The Cook, the Thief, His Wife and Her Lover

On se délecte sans fin du film de Peter Greenaway : The Cook, The Thief, His Wife & Her Lover, qui choquait lors de sa diffusion à Cannes en 1989, et qui continue encore aujourd’hui d’avoir l’effet d’un électrochoc.

L’histoire est simple – ce qu’on lui pardonne, puisque les symboliques de l’incroyable mise en scène compensent sa légèreté. Georgina (Helen Mirren) est mariée à un voleur, le tyran Albert Spica (Michael Gambon) qui possède un prestigieux restaurant de gastronomie française. Lors d’un banal dîner, Georgina fait la rencontre d’un libraire du nom de George (Alan Howard). Dès lors, il s’agit de trouver des tactiques pour donner lieu à un amour interdit, un amour secret, mais ô combien libérateur. Le grand Chef du restaurant Richard Boarst (Richard Bohringer) se retrouve lui aussi impliqué dans la romance, et tente de l’aider à subsister.

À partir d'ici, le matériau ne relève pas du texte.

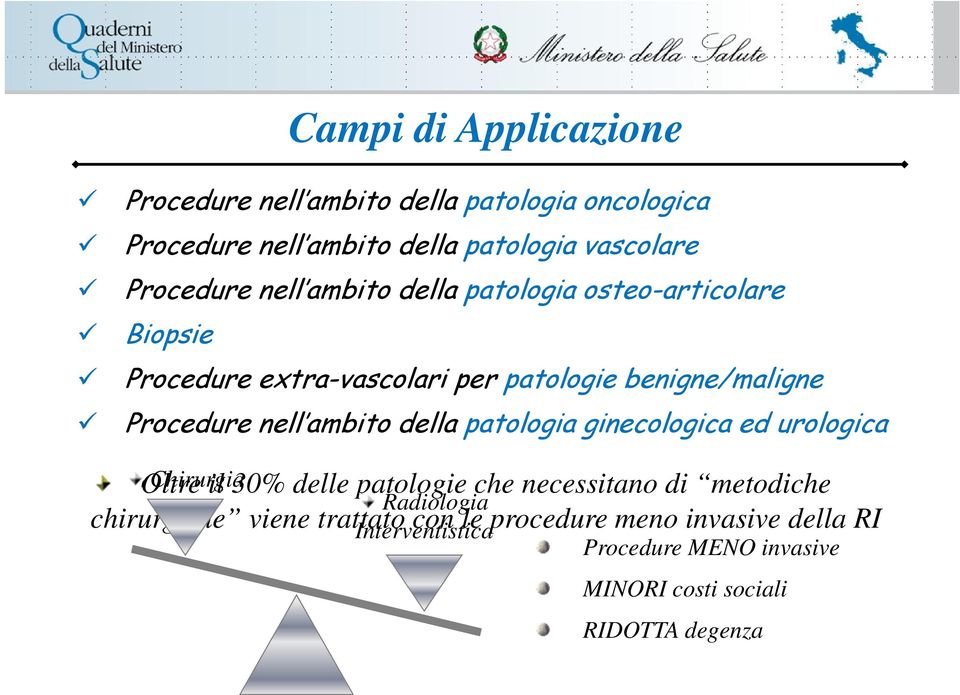 della patologia ginecologica ed urologica Oltre Chirurgia il 30% delle patologie che necessitano di metodiche Radiologia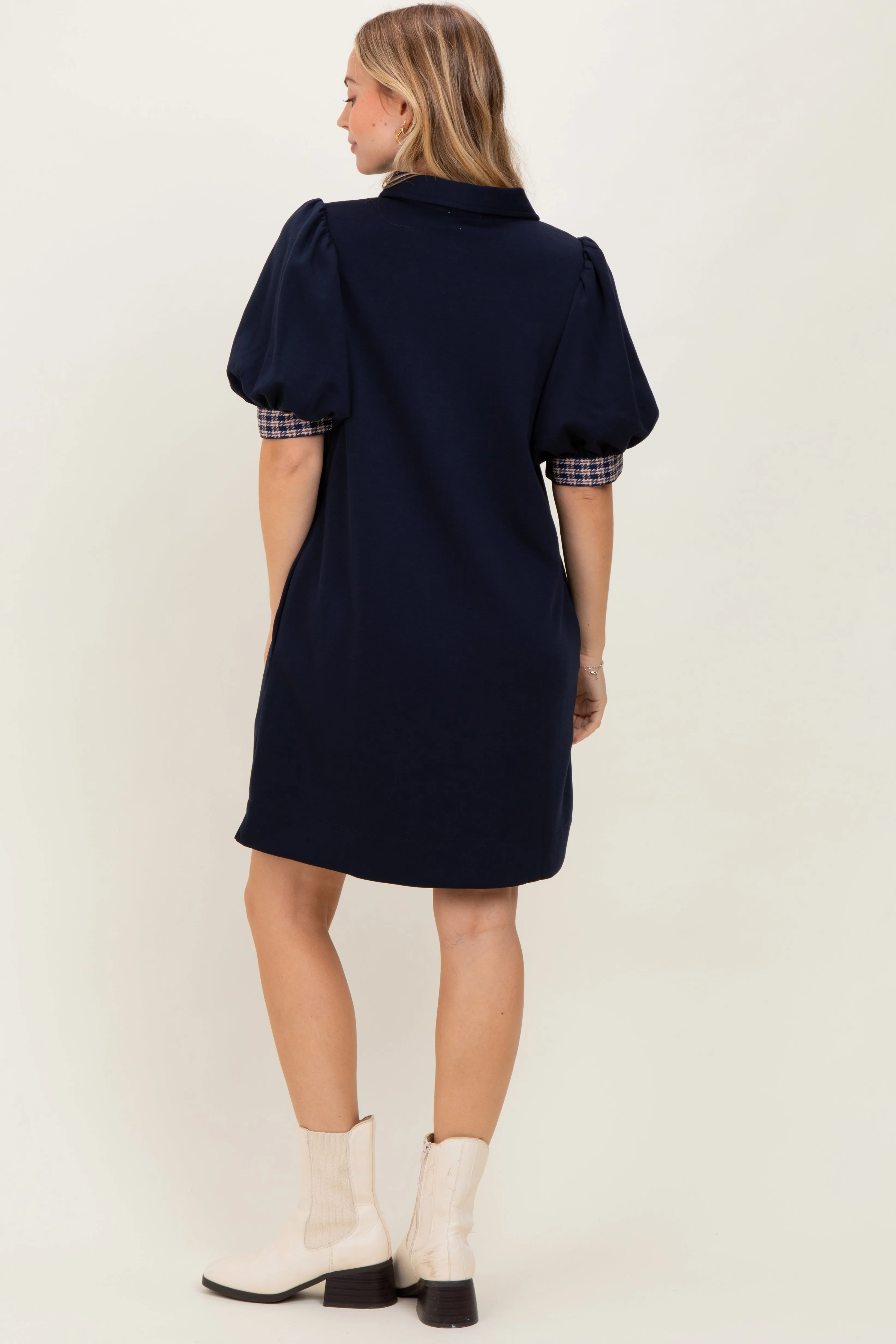 Navy Plaid Accent Puff Sleeve Mini Dress sold by Pinkblush product image thumbnail 4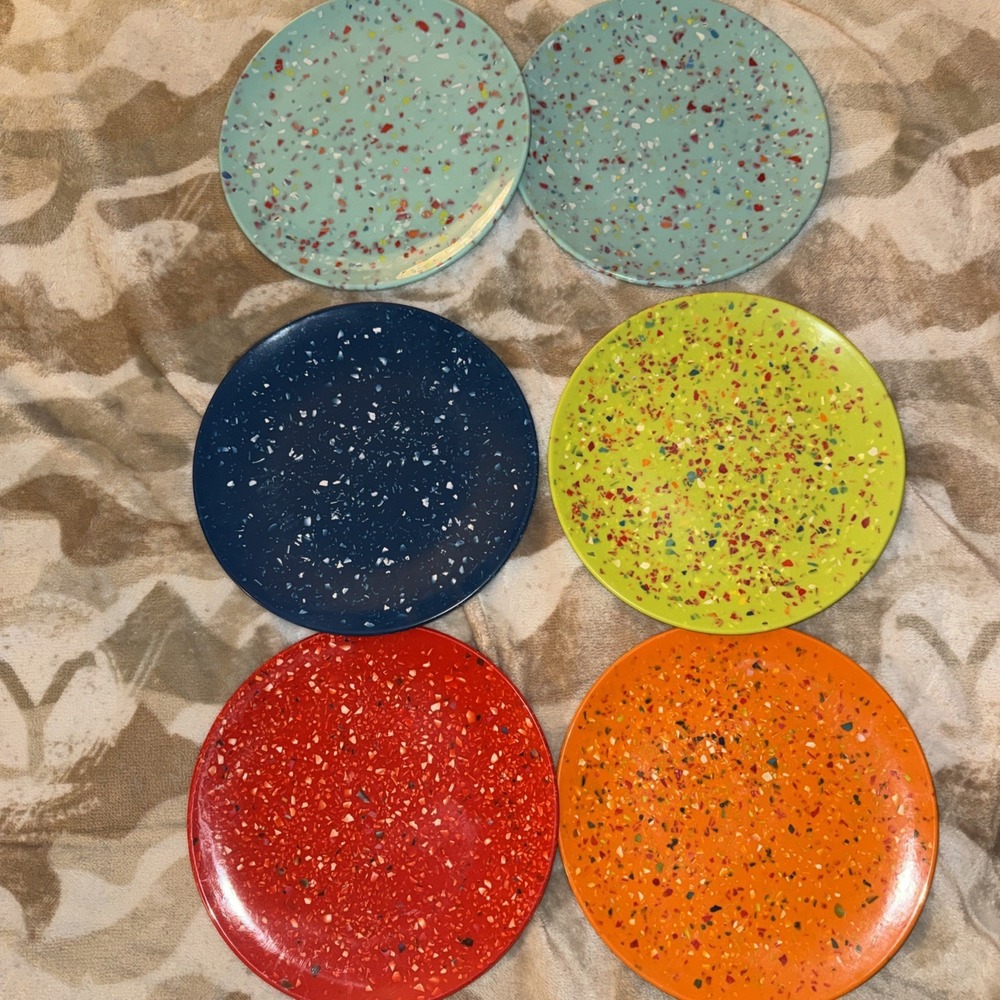 Plates ZAK! Designs Melamine Speckled Confetti Melamine 9" Plates Lot Of 6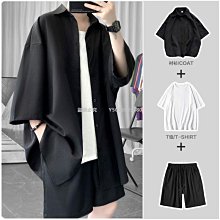 『熱賣』短袖襯衫男 冰絲襯衫 素色襯衫 夏季襯衫 寬鬆韓版襯衣 短袖襯衫外套 潮流帥氣男韓版學生中袖夏裝 歷史價格詳細信息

La mise en scène du film est extrêmement léchée, donnant à voir la poésie dans l’image, la grâce dans la pantomime, ou la minutie dans la chorégraphie des acteurs. En effet, The Cook, The Thief, His Wife & Her Lover adresse de nombreux clins d’œil a la peinture (de Vermeer, de Van Hoyten), à la littérature ou même à l’histoire de France. L’œuvre de Peter Greenaway est extrêmement riche : de l’architecture (on découvre une symétrie implacable dans chaque lieu, structurant le cadre au même titre que le choix des couleurs du décors et des costumes) à la danse (les personnages évoluent dans le cadre une chorégraphie réglée au millimètre près, les laissant évoluer entre les différents espaces comme dans un ballet) ou à la musique (la composition de Michael Nyman se fait mimétique du ton de l’action – qu’elle soit dramatique, comique ou pathétique), en passant bien évidemment par le théâtre ; le cinéaste accorde un immense soin à la présentation de tous les arts. Il a d’ailleurs choisi le grand couturier Jean-Paul Gaultier pour la création des costumes, tous plus impressionnants les uns que les autres, et le Chef italien Giorgio Locatelli pour la préparation de la nourriture apparaissant à l’écran.

« Tous les problèmes qui se posent aux cinéastes ont été un jour ou l’autre abordés par les peintres » Peter Greenaway

Ainsi, le décor est tant travaillé qu’il va jusqu’à prendre le pas sur la mise en scène, et reflète les émotions les plus ponctuelles des personnages. Chaque lieu devient un système unifiant la narration (le lieu central étant le restaurant français Le Hollandais) tout en marquant ses fortes oppositions (qu’elles soient dans les caractères des protagonistes ou dans leur mode de vie). On assiste à l’effacement des frontières physiques traditionnelles, afin d’ouvrir le champs à l’intériorité, à l’esprit et le sentiment amoureux.

L’amour guide le film, avant tout par sa cruauté : celle que fait subir Albert Spica sur Georgina. L’ultra-violence conjugale est traduite par de nombreuses lumières rouges, comme celles de la salle de restauration, où le voleur se représente en maître tyrannique. Elle transparaît également dans le jeu d’acteur de Michael Gambon, très exagéré, parfaitement répugnant dans son rôle. Il jure, il crache, il tabasse et mange comme un glouton, choquant encore plus lorsque la délicate Georgina est à ses côtés. Cette agression permanente contraste avec l’amour dévoué, pur et sensuel de l’amant. Dès lors, Greenaway joue avec des images poétiques, revêtant jusqu’aux toilettes une beauté qu’on leur ignorait. Mais tout le romantisme de Georgina et du libraire ne fait qu’accentuer l’aspect tragique de l’œuvre : le film est en effet construit comme une catharsis géante et bien ficelée. Elle secoue le spectateur de frissons devant l’horreur cannibale ou la violence de genre et de classe. Peter Greenaway cherche à purger l’homme de ses vices en les soulignant un à un dans leur extrême, à la manière d’une tragédie grecque. Tous les éléments sont d’ailleurs rassemblés : l’unité de temps (à travers des actes, sous forme d’élégants Menus), celle de lieu (très peu nombreux ni clairement définis, également liés par des travellings monumentaux d’un décors à l’autre) et, celle d’action. On retrouve même le cœur antique, chantant sur des airs d’opéra.

La conclusion de The Cook, The Thief, His Wife & Her Lover est loin de nous laisser sur notre faim. Ce film est d’ailleurs fortement recommandé en ces temps agités, puisqu’il s’agit avant tout d’un récit d’émancipation et d’empowerment comme on les aime. Il est à voir et à revoir, afin de l’apprécier dans toute sa richesse, faite de détails, de subtilités et de minutie.